== Information ==
++++

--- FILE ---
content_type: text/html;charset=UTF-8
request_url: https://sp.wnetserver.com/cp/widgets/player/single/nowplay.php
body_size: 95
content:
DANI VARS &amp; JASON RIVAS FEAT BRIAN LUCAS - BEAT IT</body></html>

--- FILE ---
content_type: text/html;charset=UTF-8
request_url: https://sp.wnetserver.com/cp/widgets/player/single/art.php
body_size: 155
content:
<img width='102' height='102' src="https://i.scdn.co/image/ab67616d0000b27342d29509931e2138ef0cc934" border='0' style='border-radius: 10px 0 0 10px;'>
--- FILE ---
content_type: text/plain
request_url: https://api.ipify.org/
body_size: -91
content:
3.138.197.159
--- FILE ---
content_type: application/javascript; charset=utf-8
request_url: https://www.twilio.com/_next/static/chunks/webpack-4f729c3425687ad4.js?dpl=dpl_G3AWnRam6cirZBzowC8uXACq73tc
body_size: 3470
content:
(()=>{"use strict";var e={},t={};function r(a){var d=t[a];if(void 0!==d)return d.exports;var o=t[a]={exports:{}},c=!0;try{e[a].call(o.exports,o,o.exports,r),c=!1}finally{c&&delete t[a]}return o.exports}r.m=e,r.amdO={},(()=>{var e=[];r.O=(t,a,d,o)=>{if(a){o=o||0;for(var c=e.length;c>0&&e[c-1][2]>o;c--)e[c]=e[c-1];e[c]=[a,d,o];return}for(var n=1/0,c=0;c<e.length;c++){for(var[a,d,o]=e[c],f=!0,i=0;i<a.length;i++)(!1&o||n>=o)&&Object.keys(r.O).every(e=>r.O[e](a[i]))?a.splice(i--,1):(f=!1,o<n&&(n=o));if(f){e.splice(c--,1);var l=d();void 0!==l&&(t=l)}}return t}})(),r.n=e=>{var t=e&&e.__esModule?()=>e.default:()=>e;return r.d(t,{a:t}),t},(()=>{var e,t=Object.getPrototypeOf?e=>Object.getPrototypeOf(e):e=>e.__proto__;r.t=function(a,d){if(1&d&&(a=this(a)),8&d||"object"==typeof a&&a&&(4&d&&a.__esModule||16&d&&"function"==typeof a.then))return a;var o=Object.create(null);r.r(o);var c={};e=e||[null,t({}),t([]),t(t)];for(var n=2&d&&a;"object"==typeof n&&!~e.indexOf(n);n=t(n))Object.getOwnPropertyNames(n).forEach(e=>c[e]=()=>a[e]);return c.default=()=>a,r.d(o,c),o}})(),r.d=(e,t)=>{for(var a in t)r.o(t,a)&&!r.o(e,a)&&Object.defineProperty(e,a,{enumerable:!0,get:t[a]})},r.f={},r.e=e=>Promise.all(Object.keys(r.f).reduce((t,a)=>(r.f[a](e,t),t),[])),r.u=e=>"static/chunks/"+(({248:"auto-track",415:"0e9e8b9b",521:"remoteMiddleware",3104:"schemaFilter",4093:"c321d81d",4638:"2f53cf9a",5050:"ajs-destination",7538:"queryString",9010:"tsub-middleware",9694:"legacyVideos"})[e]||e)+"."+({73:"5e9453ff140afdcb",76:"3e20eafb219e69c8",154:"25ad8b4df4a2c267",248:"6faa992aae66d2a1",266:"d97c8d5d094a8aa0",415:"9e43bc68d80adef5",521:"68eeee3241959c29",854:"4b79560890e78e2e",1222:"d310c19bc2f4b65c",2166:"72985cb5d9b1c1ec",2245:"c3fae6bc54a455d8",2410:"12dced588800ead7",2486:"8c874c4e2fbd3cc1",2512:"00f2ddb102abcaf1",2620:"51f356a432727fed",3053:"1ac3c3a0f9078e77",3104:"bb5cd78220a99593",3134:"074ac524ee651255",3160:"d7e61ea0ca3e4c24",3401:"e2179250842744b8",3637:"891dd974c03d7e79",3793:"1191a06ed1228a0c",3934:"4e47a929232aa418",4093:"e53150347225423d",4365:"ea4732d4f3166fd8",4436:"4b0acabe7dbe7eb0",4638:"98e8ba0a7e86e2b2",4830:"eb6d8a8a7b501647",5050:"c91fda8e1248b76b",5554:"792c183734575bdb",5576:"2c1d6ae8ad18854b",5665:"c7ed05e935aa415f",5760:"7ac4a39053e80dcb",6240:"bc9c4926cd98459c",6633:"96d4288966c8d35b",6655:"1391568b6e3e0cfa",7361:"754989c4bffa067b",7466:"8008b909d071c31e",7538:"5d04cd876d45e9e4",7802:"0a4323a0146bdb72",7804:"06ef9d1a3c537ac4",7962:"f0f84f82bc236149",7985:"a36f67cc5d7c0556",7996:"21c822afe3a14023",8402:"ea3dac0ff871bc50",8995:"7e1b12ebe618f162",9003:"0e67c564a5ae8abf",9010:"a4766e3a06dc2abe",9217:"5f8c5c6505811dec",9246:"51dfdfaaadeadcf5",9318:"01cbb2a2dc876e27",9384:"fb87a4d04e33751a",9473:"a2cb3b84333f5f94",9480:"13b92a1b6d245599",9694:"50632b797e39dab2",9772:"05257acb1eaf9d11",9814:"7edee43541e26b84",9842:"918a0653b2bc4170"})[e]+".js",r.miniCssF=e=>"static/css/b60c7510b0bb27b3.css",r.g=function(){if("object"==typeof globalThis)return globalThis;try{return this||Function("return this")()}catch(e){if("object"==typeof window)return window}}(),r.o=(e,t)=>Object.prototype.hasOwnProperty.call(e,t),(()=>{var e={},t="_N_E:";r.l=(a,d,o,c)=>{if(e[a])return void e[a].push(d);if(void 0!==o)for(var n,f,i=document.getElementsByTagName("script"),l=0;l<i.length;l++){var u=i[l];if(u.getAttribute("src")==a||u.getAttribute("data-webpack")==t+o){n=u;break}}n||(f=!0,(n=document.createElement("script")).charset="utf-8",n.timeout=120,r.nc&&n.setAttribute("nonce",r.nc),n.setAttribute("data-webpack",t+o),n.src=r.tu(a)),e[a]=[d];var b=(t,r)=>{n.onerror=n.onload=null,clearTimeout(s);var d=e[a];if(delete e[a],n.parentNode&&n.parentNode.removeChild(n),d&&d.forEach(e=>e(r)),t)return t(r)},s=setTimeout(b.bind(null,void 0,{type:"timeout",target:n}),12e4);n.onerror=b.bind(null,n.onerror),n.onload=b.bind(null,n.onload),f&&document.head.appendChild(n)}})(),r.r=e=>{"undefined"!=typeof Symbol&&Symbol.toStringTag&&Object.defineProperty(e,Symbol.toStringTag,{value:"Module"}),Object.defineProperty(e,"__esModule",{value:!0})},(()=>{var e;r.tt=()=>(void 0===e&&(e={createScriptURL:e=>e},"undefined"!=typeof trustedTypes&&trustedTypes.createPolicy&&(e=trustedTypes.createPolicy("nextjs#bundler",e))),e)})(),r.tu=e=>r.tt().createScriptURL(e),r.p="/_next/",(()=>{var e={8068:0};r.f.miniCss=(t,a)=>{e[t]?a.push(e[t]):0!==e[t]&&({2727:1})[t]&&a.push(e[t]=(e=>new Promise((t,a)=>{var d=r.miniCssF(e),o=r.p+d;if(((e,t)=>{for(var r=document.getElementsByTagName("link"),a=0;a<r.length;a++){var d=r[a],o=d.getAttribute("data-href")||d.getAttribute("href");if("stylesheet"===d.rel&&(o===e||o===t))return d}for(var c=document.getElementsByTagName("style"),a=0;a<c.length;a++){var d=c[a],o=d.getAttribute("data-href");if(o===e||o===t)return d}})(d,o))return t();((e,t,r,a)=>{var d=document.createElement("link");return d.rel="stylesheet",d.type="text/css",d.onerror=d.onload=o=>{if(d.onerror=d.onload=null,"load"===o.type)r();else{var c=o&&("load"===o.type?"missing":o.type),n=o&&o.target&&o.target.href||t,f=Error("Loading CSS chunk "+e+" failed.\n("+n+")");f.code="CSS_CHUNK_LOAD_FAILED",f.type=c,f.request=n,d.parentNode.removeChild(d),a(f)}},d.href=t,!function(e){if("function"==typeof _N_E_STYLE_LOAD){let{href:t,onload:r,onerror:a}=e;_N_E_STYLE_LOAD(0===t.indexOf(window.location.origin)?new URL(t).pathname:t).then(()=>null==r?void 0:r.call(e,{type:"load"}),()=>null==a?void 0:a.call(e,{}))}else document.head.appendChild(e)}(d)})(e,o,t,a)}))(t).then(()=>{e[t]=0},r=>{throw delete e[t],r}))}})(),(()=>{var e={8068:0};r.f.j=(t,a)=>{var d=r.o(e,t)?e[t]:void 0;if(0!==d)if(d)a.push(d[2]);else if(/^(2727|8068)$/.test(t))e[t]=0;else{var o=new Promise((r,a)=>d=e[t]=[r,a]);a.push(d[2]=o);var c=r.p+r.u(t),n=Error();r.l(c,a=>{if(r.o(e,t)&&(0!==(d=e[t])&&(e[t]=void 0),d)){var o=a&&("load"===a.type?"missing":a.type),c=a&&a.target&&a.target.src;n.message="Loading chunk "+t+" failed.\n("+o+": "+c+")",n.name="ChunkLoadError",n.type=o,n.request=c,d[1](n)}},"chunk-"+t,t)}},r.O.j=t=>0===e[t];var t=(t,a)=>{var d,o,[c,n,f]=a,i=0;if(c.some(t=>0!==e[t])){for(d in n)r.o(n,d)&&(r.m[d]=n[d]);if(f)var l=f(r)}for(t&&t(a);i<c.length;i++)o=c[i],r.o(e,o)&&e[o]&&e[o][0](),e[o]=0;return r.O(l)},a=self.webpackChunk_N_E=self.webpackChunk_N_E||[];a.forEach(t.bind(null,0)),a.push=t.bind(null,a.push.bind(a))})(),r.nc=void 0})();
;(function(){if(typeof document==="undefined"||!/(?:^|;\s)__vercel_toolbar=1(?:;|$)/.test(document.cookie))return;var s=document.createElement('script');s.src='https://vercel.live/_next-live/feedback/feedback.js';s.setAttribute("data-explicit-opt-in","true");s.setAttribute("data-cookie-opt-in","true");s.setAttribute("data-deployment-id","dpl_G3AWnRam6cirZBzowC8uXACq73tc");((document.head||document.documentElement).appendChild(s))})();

++++

== Task requirements ==
How many lines in the records above contain the string "wnetserver"? State the number and nothing more.

== Answer box ==
2